A unique complication of cryoablation, referred to as “cryoshock” elsewhere [
15], was particularly monitored in our study. Cryoshock was defined as the presence of multiorgan failure (at least 2), and/or severe coagulopathy and disseminated intravascular coagulation (DIC) after cryoablation.

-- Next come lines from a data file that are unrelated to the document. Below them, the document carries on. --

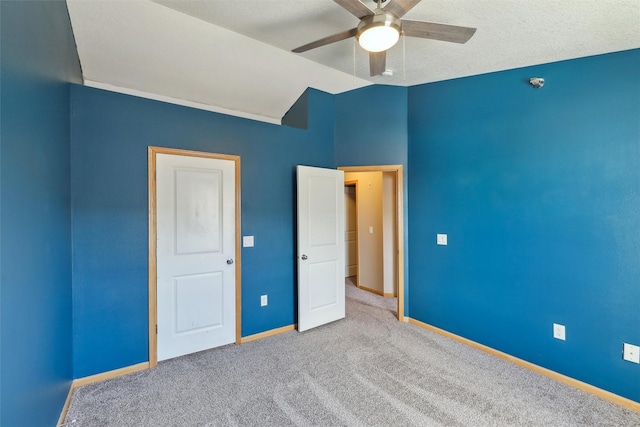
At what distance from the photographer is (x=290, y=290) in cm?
334

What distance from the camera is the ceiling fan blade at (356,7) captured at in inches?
60.2

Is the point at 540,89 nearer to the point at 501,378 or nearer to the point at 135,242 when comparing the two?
the point at 501,378

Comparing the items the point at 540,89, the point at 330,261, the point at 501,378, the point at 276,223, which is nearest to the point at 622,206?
the point at 540,89

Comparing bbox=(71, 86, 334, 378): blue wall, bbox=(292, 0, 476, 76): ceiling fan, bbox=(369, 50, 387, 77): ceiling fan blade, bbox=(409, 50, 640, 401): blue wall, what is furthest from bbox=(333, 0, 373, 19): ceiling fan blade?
bbox=(409, 50, 640, 401): blue wall

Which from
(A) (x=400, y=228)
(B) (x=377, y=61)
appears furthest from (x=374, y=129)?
(B) (x=377, y=61)

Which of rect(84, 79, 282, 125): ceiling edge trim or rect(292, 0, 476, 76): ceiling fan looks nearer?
rect(292, 0, 476, 76): ceiling fan

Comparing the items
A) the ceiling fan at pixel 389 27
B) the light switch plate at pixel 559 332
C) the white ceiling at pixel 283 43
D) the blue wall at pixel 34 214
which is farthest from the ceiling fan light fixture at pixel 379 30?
the light switch plate at pixel 559 332

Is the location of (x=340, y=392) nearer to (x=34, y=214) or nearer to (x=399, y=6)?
(x=34, y=214)

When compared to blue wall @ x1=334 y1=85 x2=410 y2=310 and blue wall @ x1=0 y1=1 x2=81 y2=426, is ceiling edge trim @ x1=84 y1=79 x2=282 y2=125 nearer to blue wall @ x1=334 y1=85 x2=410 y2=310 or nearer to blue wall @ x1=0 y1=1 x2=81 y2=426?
blue wall @ x1=0 y1=1 x2=81 y2=426

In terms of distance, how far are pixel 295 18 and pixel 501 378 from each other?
326 centimetres

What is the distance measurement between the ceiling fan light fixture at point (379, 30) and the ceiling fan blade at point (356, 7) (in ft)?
0.12

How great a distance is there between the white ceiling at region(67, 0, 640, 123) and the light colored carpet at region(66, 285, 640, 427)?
264 centimetres

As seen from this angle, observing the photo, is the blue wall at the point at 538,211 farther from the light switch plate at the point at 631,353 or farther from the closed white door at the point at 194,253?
the closed white door at the point at 194,253

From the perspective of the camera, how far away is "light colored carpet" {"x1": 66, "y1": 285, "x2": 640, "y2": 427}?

All patients were followed up and received serial monitoring of serum AFP, chest radiographs, and CT or MRI scans every 3 months in the first year and twice a year thereafter to detect tumor recurrence. Local recurrence (LR) was defined as tumor recurrence within or at the periphery of the ablated lesion. Distant intrahepatic recurrence (DIR) was defined as new intrahepatic lesions that appeared in regions at least 1 cm away from the original ablated area. Extrahepatic recurrence (ER) referred to any tumor recurrence outside the liver. Patients who developed LR with or without DIR or ER were considered to have local tumor progression and patients who developed DIR or ER, or both, were considered to have distant recurrence.
Statistical analysis
Quantitative variables are expressed as medians or means and standard deviations, and qualitative variables are expressed as absolute frequencies or percentages. A P value<0.05 was considered statistically significant. Data analyses were performed using the IBM-SPSS Statistical Package version 20.0 (SPSS Inc, Chicago, IL, USA). Curves of OS rate were calculated by the Kaplan-Meier method.
Results
Patients and procedure efficacy
A total of 2313 tumors (mean size, 3.8±2.5 cm; range, 1.2–15 cm) in 1595 patients (1317 male, 278 female, mean age 53.1±10.2 years) were treated with cryoablation. Among them, 1069 patients had one tumor, 334 had two, and 192 had three. A total of 2958 cryoablations were performed, with one, two, three, four, five, six, seven, and eight procedures being performed in 774 (33.4%), 376 (23.6%), 373 (23.4%), 54 (3.4%), 14 (0.9%), two (0.1%), one (0.05%), and one (0.05%) patients, respectively. Triphasic CT or MRI scans showed that 1893 lesions in 1294 patients with a mean diameter of 3.4±2.2 cm were completely ablated, while 420 lesions with a mean diameter of 7.6±1.4 cm in 301 patients were not completely ablated. Thus, the CR rate was 81.2% (1893/2313), 99.4% (780/784), 94.4% (1622/1719), and 45.6% (271/594) in all tumors, tumors<3 cm, tumors<5 cm, and tumors>5 cm, respectively. The median follow-up was 33.4 months (range, 3.2–120 months). Fifty-two (3.2%) patients were lost to follow-up and they were censored at the date of their last visit. The baseline characteristics of all patients are summarized in Table 1.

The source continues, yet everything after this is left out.